- **The exercise**
Rewrite the entries starting with the line that contains "This scene was" and going on through the line that contains "Of the green", putting "dried sage bundle" in place of "white sage bundle" and leaving everything else unchanged. Return only those lines.
[START OF Supplied records]
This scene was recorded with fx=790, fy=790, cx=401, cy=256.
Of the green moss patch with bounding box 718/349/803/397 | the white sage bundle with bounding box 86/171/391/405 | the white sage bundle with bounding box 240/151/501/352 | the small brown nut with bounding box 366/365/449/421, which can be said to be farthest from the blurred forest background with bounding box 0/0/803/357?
[END OF Supplied records]
[START OF Supplied records]
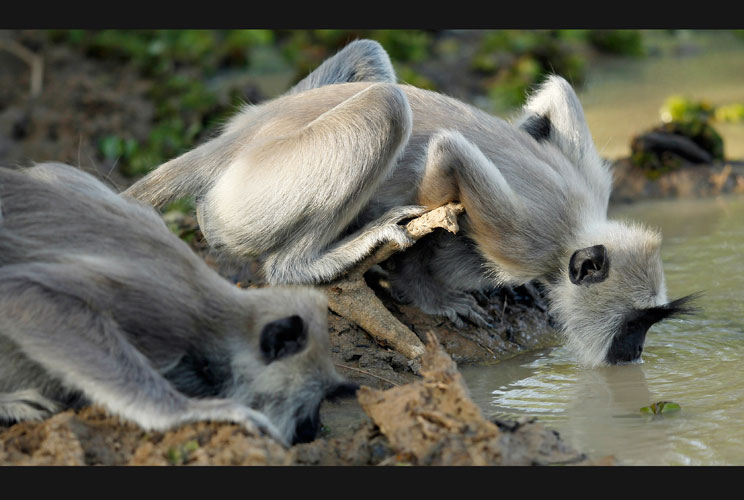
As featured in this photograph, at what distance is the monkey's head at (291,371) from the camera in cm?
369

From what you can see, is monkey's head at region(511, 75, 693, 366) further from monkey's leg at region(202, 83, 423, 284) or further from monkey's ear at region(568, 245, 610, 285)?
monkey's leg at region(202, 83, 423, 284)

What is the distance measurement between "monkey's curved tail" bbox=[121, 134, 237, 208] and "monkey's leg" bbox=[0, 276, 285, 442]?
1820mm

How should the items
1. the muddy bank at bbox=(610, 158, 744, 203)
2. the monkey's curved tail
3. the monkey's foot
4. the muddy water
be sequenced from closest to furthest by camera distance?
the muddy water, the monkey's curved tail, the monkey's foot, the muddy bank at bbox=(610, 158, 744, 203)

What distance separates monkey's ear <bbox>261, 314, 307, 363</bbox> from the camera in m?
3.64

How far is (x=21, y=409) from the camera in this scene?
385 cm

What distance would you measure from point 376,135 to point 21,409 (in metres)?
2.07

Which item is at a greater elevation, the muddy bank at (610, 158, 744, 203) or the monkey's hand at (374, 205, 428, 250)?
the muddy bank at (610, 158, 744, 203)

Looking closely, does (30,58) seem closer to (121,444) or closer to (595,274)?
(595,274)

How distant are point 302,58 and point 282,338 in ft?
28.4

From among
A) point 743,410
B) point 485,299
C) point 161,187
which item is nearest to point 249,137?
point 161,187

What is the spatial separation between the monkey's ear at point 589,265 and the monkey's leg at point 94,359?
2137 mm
[END OF Supplied records]
- **Answer to this task**
This scene was recorded with fx=790, fy=790, cx=401, cy=256.
Of the green moss patch with bounding box 718/349/803/397 | the dried sage bundle with bounding box 86/171/391/405 | the dried sage bundle with bounding box 240/151/501/352 | the small brown nut with bounding box 366/365/449/421, which can be said to be farthest from the blurred forest background with bounding box 0/0/803/357?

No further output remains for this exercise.